Keputusan sudah bulat-bulat diputuskan, demi menghindari gunjingan dari tetangga jika suatu hari Susi hamil, pihak keluarga Susi meminta pertanggung jawaban agar anak mereka dinikahkan saja. Dengan permintaan pernikahan itu dilakukan sewajarnya. Keluarga Susi ingin diadakan pesta pernikahan selayaknya orang yang berbahagia menyambut pernikahan.

 Pihak keluarga Susi sudah mempertimbangkan segala resiko yang akan mereka terima, menikahkan Susi dan Ruli telah dipilih sebagai jalan keluarnya. Termasuk menimbang bahwa masa depan Susi untuk melanjutkan sekolahnya sudah tertutup, tiga tahun bukan merupakan waktu yang singkat, segala pengorbanan orangtua untuk menyekolahkan Susi harus dibayar perih dengan kejadian ini.

            Tanpa pikir panjang pihak keluarga Ruli menyetujui keputusan itu, walau Ruli menerimanya dengan berat hati. Ruli mengaku bahwa sebenarnya ia tidak mencintai Susi, ia melakukan hal keji itu hanya untuk kepuasan nafsunya saja.

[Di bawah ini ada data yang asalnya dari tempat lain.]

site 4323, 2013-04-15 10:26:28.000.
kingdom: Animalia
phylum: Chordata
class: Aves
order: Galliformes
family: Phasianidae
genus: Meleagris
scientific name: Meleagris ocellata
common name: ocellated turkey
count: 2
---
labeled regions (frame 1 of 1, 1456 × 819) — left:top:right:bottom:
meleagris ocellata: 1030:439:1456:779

            Setelah persetujuan yang diadakan malam hari itu, dua hari kemudian Ibu Ruli bertandang ke rumah Susi dengan berita yang membuat keluarga Susi terhenyak. Ibu Ruli meminta maaf tidak bisa menyanggupi permintaan untuk mengadakan pesta pernikahan yang mewah. “Jika mau dinikahkan saya setuju, tapi maaf tidak bisa memberi biaya untuk pesta, kalau hanya untuk mas kawin saya sanggup”, ucapnya siang itu.

            Dua sisi yang membuat keluarga itu kembali di rundung kebingungan. Di satu sisi mereka ingin anaknya Susi mendapatkan kebahagiaan pesta pernikahan layaknya orang lain. Namun di satu sisi, apapun kondisinya mereka harus segera menikahkan Susi, karena bagi mereka tidak ada pilihan lain. Jika kasus ini harus di laporkan ke pihak yang berwajib, keluarga Susi takut masalahnya tambah panjang, dan berbelit-belit, apalagi kalau tetangga mereka tahu kejadian yang menimpa anak mereka, anak mereka yang diperkosa oleh empat orang laki-laki.

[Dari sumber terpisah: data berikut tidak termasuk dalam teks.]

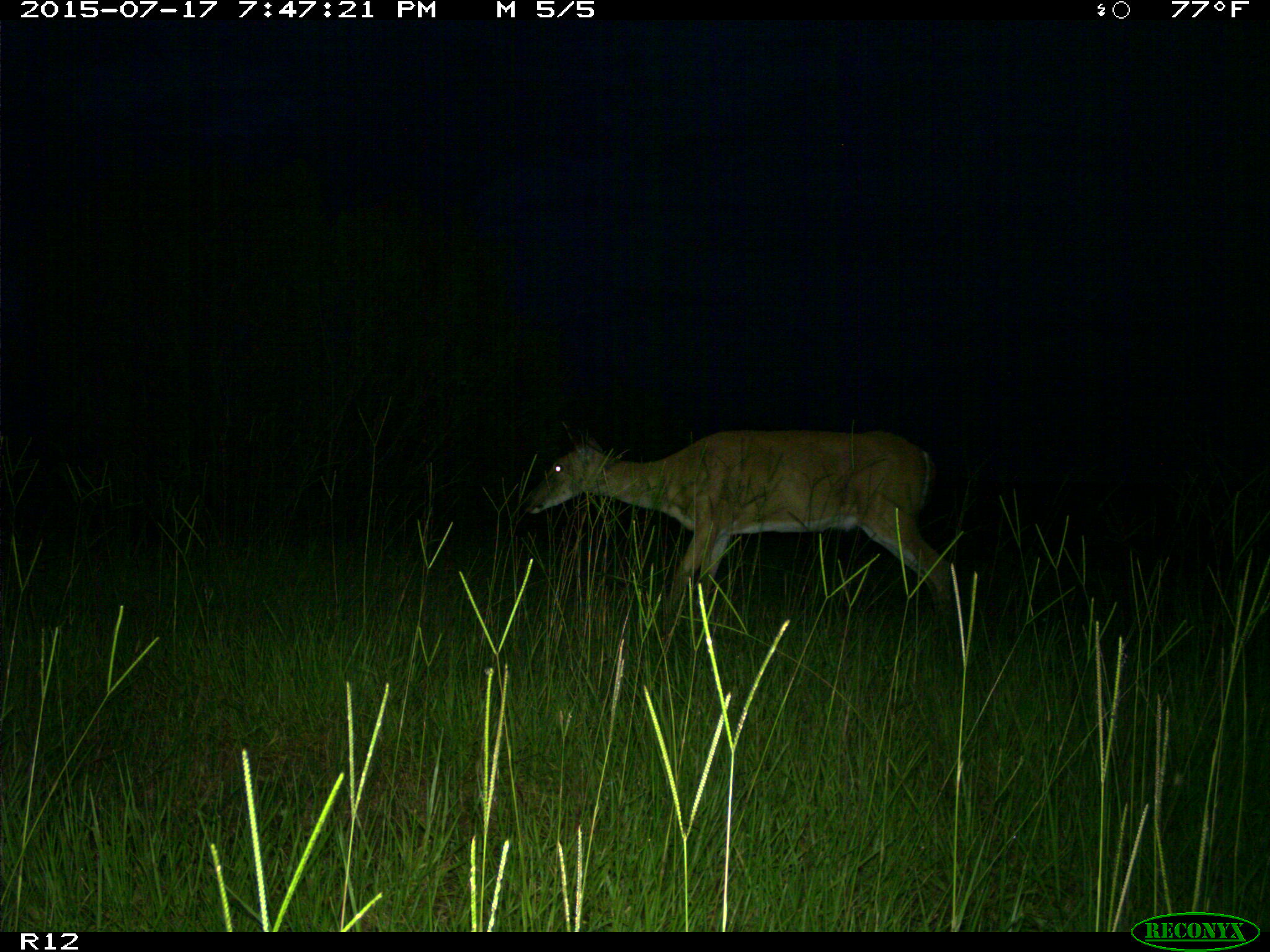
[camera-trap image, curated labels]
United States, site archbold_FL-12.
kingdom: Animalia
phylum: Chordata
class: Mammalia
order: Artiodactyla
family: Cervidae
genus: Odocoileus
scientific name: Odocoileus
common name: deer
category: unidentified deer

Tanggal pernikahan yang sebelumnya sudah ditetapkan, akhirnya harus mereka undur karena adanya berita dari Ibu Ruli hari itu. Beberapa hari berlalu, keputusan yang penuh dengan pertimbangan akhirnya dibulatkan kuat-kuat. Susi tetap harus dinikahkan dengan Ruli bagaimana pun kondisinya, sekalipun hanya prosesi ijab kabul saja, yang terpenting mereka syah dinikahkan. Persiapan dilakukan oleh pihak keluarga Susi dengan alakadarnya.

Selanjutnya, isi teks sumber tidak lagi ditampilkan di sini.